The town fathers of Montauk got interested in 2013 and the rest is history. With the cost of each artificial fish now under $2, Broward’s production staff of 960 people can produce 22,000 fish a day and, with the go-ahead nod from Montauk officials, will have nearly 2 million artificial fish stocked in the waters off the peninsula of Montauk by May 1. Recently, his engineers fixed a final glitch—getting striped bass to swim in schools—and will have them ready to go by next week with the new software.
“Wasn’t a problem with any other kind of fish,” Broward said.

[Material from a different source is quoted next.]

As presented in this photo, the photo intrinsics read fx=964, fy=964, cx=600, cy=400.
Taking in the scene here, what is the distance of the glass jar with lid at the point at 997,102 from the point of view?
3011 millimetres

Supporters of the program won the day after pointing out that this program will help restore the fishing further offshore, be a boon to swimmers and surfers (no sharks) and be good for business. Also, since artificial fish that are caught are thrown back—you can’t eat them, of course—they can fight and lose again and again, and thus are a great boon to recycling and the saving of endangered fish further offshore. The artificial fish are also set up to provide fisherman with an increased fight if a switch is remotely activated. (Bowing to the fears of cardiac physicians, an internal restraint limits all fights to no more than two hours.)

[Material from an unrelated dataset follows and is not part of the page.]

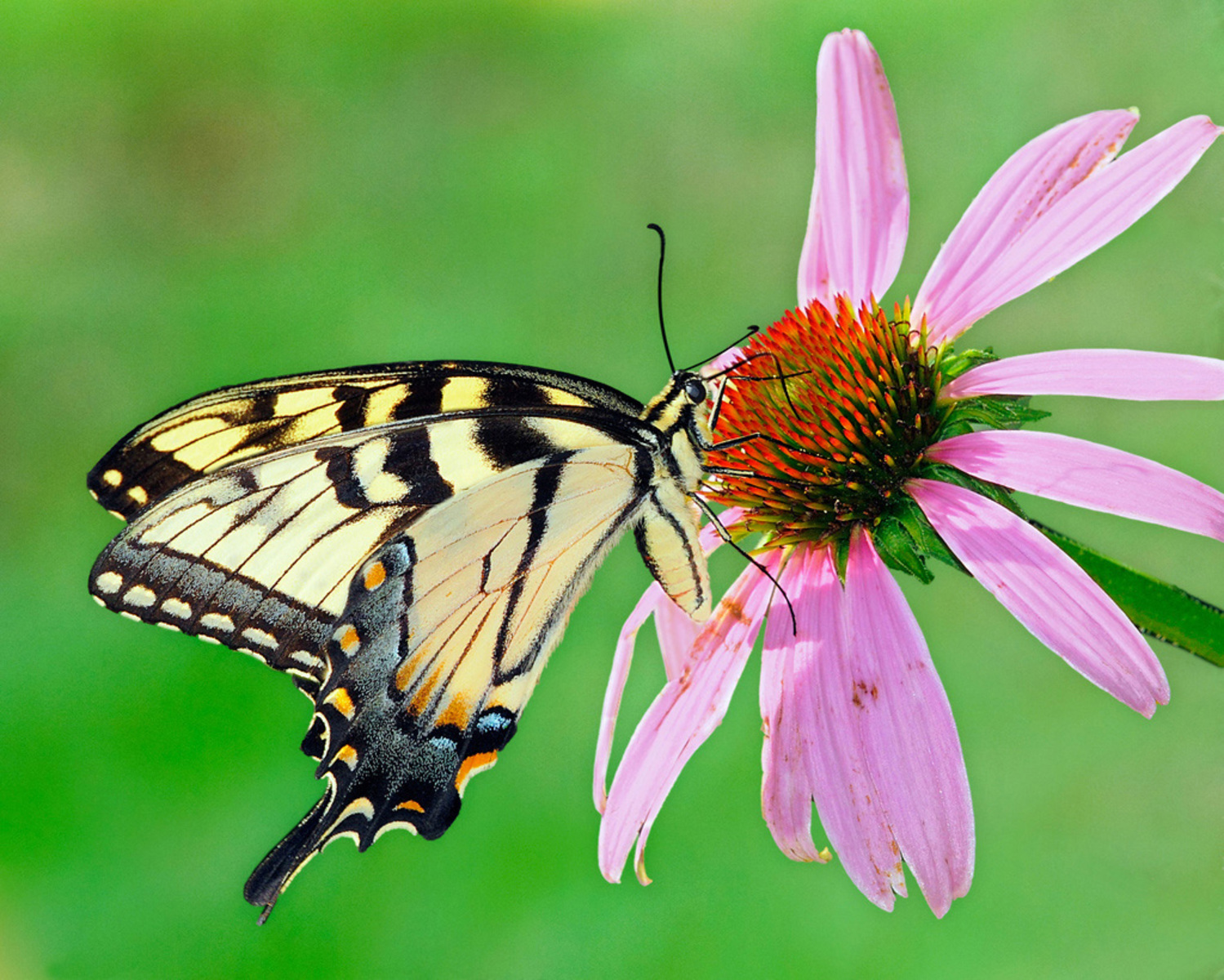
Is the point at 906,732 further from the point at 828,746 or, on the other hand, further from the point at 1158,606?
the point at 1158,606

Surfcasters have been strong supporters of the artificial fish program. In the numbers proposed, the time between a cast and a bite will be no greater than three minutes, tops. Currently some surfcasters wait all day and get nothing.
Open and charter boat captains also approve the Broward artificial fish plan. There is no gutting to be done, no cleanup, no mess, and the customers are happy. And they can still go way offshore for the real ones.
A further plus is that the artificial fish are equipped with tiny nose cameras. Switched on, each makes a video of every fight from an underwater perspective. (Each fish comes with a handheld remote.) Surfcasters and boat captains provide emails to the Montauk Chamber of Commerce at the dock before heading out to fish, so videos of the fight can be sent out to family and friends moments after it happens.
A few spoiled sports opposed the program. So did local taxpayers. But they lost the vote.
One last minute fear, though, is that though President Obama has approved the $25 million in federal funding for the program, President-elect Trump might cancel it. Because of that fear—President-elect Trump has vowed to increase spending on defense and infrastructure—the Montauk Chamber has already sent a letter to Mr. Trump informing him of all the plusses—the new assembly line jobs created at Broward Enterprises for microchip and battery installers, the need for truckers, inspectors, marketing people and engineers…it all adds up to more jobs for red-blooded Americans and, with modifications, a new kind of offshore military defense—biting fish—to fend off any invading enemy.
As we go to press, we’ve learned that Trump has tweeted a thumbs up. It’s a go.